В большой комнате сидел Любим в нарядной рубахе, при мече. Перед ним склонились люди в дорогих одеждах. Наверное, какие-то заморские послы. За правым плечом Любима стоял Миролюб. Я не могла точно определить его возраст. Вероятно, чуть меньше двадцати. Сидевший князь загораживал левую часть тела сына, и легко было поверить в то, что у Миролюба обе руки целы. Я снова поймала себя на ставшей уже привычной мысли, что он выглядит очень сильным и уверенным. Но вот кто-то из купцов протянул свиток, и Любим коротко кивнул. Миролюб тут же вышел из-за его плеча и спустился по ступенькам принять свиток. Посол бросил взгляд на заправленный за пояс рукав рубахи. В его взгляде мелькнула смесь жалости и брезгливости. На лице Миролюба не отразилось ничего.

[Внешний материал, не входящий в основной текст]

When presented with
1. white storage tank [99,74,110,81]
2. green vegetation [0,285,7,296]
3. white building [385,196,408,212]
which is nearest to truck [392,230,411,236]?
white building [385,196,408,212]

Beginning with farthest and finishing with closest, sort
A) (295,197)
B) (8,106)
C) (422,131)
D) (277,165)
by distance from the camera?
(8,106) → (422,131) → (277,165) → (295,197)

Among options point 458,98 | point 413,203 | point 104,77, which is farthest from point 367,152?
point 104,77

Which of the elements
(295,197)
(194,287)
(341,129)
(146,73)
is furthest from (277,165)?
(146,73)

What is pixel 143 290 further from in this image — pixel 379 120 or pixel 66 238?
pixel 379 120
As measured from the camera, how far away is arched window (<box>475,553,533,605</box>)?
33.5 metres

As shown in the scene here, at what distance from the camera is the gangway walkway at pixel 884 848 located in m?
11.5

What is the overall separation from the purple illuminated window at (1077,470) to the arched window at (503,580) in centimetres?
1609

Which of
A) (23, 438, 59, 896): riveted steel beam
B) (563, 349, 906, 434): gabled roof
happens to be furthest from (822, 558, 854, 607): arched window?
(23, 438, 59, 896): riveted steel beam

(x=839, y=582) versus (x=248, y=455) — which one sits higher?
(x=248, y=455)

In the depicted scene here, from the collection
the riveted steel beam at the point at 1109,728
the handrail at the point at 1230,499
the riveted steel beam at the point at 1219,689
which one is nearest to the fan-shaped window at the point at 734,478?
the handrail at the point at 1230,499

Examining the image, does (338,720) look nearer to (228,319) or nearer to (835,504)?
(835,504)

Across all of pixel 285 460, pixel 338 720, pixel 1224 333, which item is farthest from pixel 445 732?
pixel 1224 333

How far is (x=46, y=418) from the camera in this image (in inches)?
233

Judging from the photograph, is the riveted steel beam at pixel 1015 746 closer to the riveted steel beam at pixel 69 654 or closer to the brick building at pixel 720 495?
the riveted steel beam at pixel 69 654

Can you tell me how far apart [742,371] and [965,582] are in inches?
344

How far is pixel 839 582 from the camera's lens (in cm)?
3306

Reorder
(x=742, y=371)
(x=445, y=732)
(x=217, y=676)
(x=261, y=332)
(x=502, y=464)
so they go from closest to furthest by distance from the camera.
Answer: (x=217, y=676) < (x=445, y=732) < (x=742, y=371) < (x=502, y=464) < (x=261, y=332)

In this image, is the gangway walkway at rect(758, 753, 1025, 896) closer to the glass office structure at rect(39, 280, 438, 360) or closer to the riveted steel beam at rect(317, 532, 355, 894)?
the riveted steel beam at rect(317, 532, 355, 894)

Потом я вновь увидела Миролюба с девушкой: на этот раз светловолосой, курносой и босоногой. Она, хохоча, убегала по лугу, а он со смехом пытался ее догнать. И казалось, что, стоит лишь догнать, вовек не отпустит. Но девушка бежала быстро. То ли вправду была так легконога, то ли он нарочно поддавался. Наконец она уколола босую ступню и, поджав ногу, повалилась на траву. Он догнал, упал на колени, осторожно обхватил ладонями девичью ступню, и я вдруг осознала, что это не Миролюб. Юноша очень нежно гладил пострадавшую ступню девушки двумя ладонями, пока она смеялась и отталкивала его руки. Я смотрела на мальчика из моего давнего видения. На его виске не было белой пряди. И глаза были синими-синими. А во взгляде смех и беззаботность, которых я ни разу не видела у Миролюба.
Мысли во сне ворочались словно нехотя, будто вязли в чем-то, но мне очень хотелось узнать, что стало с этим мальчиком. И еще до того, как картинка сменилась, в голове всплыл обрывок разговора Миролюба и Альгидраса: «Пластина дядьки моего Светозара». – «…дядьку-то не уберегла», – и я увидела мужчину, стоявшего на коленях и стягивавшего оторванным куском плаща грудь раненого человека. Одного взгляда на бледное лицо было достаточно, чтобы понять, что это – тот самый мальчик. Синие глаза, которые я только что видела смеющимися, неотрывно смотрели в небо, и было ясно, что он мертв. Только мужчина, что держал его в своих объятиях, никак не желал этого признавать, повторяя как заведенный:
– Малой, ну, ты что удумал, а? А как же курносая твоя? Малой, ну, а матери я что скажу?
И потом совсем шепотом:
– Светозар-Светозар! Как же я без тебя-то?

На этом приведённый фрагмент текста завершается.